= Aufgaben =
[1] In welchem Hotel trifft sich laut dem Artikel über die Münchner Sicherheitskonferenz die sicherheitspolitische Elite?
[2] Schreibe den Artikel über die Münchner Sicherheitskonferenz nach seinem letzten Satz weiter.

Frankfurter Rundschau
07. Februar 2007


Das Orakel von München

von Otfried Nassauer

Es ist wie ein Ritual: Seit über 40 Jahren pilgert die sicherheitspolitische Elite des Westens Anfang Februar nach München. Treffpunkt ist der Bayerische Hof, ein altehrwürdiges Nobelhotel. Anlass ist die Wehrkundekonferenz. Heute heißt sie Sicherheitskonferenz. München ist für Sicherheitspolitiker das, was für die ökonomische Elite das Weltwirtschaftsforum in Davos ist. Hier wird die Agenda für das kommende Jahr diskutiert. Beschlüsse werden zwar nicht gefasst, wohl aber Weichen gestellt.

Der Teilnehmerkreis ist illuster. Horst Teltschik, Kanzleramtsminister unter Helmut Kohl, erwartet also Organisator 250 bis 270 Gäste, darunter Kanzlerin Merkel, den russischen Präsidenten Putin, den neuen US-Verteidigungsminister Bob Gates, Javier Solana für die Europäische Union und den NATO-Generalsekretär Jaap de Hoop Scheffer. Natürlich werden auch Verteidigungsminister Jung und Außenminister Steinmeier nicht fehlen.

= Übungsdaten =
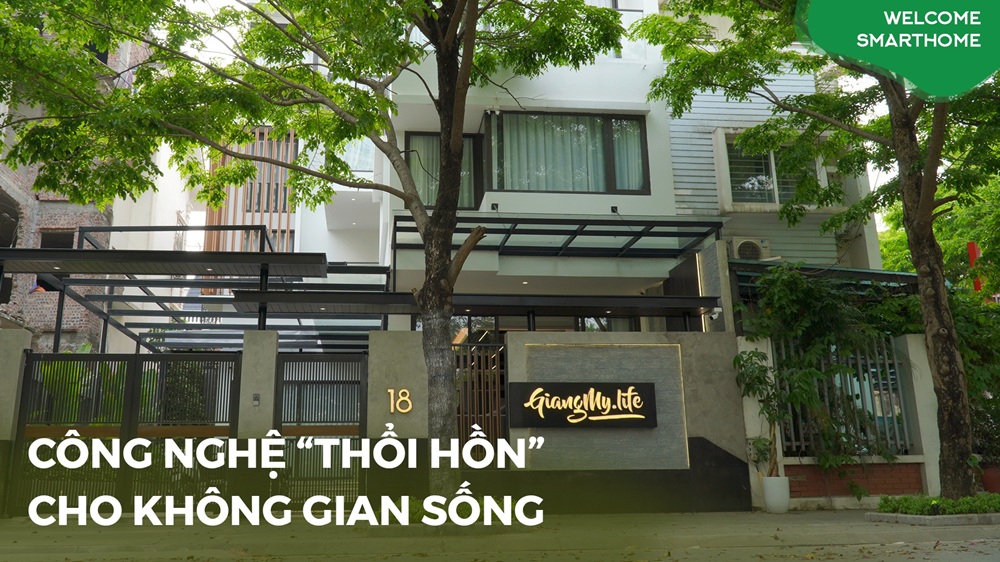 [Tập 10] Welcome Smarthome: Công nghệ thổi hồn cho không gian sống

= Nummerierte Antworten =
[1] Im Bayerischen Hof, einem altehrwürdigen Nobelhotel.

[2]
Die Tagesordnung ist allgemein gehalten. Es geht um die EU als regionales Modell für einen Friedens-, Sicherheits- und Wohlstandsraum, die globale Verantwortung der NATO, den Friedensprozess im Nahen und Mittleren Osten und um asymmetrische Bedrohungsszenarien wie den internationalen Terrorismus. Präzise Fragestellungen stören, wenn hohe Entscheitungsträger kommen und das Wort ergreifen. Sie haben oft ihre eigene Agenda. Vage Themen lassen dafür Platz.

Auffällig ist, dass wichtige strittige Themen wie der Balkan, Afghanistan oder der Irak fehlen. Mangelnde Aktualität ist nicht der Grund. Für den Balkan hat der finnische Vermittler Marti Ahtisari soeben seinen Plan zum künftigen Status des Kosovo vorgelegt. Für den Irak präsentierte US-Präsident Bush im Januar eine neue Strategie, mit der ein Scheitern verhindert werden soll. In Afghanistan sieht sich die NATO 2007 vor dem entscheidenden Kampf gegen Taliban und Al Kaida. Alle diese Themen begleiten westliche Sicherheitspolitik seit Jahren. Sie zeigen, mit welch großen Schwierigkeiten westliche Versuche verbunden sind, Staaten nach Interventionen wieder aufzubauen. Auf all diesen Baustellen gibt es noch viel Arbeit. Doch wie diese geleistet werden soll, ist kontrovers.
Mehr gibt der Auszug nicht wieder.